CMS has issued clarification of its position regarding the use of text messaging with patient information between providers, saying it is “permissible if accomplished through a secure platform.”
The clarification came after hospitals reported receiving emails from CMS that essentially said it had a zero-tolerance policy on text messaging and that it violated the HIPAA Security Rule and the Conditions of Participation (CoPs) or Conditions for Coverage (CfCs).
CMS now is backtracking on that stance, saying text messages are allowed if they are secure.
(The CMS memo is available online at: http://go.cms.gov/2As9SJ2.)
“CMS recognizes that the use of texting as a means of communication with other members of the healthcare team has become an essential and valuable means of communication among the team members. In order to be compliant with the CoPs or CfCs, all providers must utilize and maintain systems/platforms that are secure, encrypted, and minimize the risks to patient privacy and confidentiality as per HIPAA regulations and the CoPs or CfCs,” according to the memo.
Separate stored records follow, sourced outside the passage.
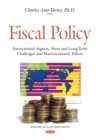 Fiscal Policy : International Aspects, Short and Long-Term Challenges and Macroeconomic Effects - eBook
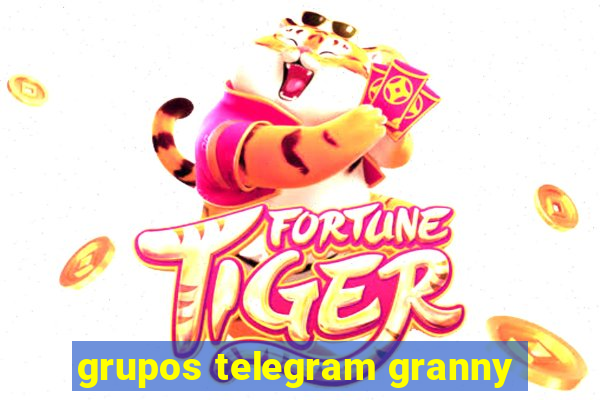 grupos telegram granny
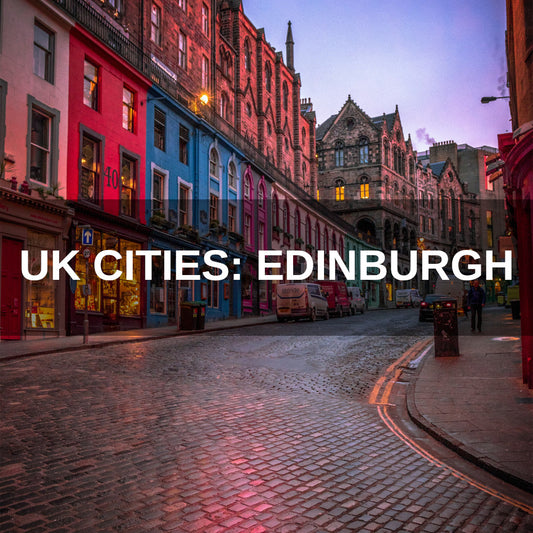 UK Cities: Edinburgh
“It is expected that providers/organizations will implement procedures/processes that routinely assess the security and integrity of the texting systems/platforms that are being utilized in order to avoid negative outcomes that could compromise the care of patients.”
However, CMS underscored text messaging is not allowed for patient orders under any circumstances, even with a secure platform.
The CMS clarification is consistent with The Joint Commission (TJC)’s statement on text messaging from December 2016, which specifies that text messaging cannot be used to order patient care, treatment, or healthcare services. (The TJC statement is available online at: http://bit.ly/2DTISsD.)
TJC and CMS say they prefer computerized provider order entry because orders can be entered directly into the electronic health record.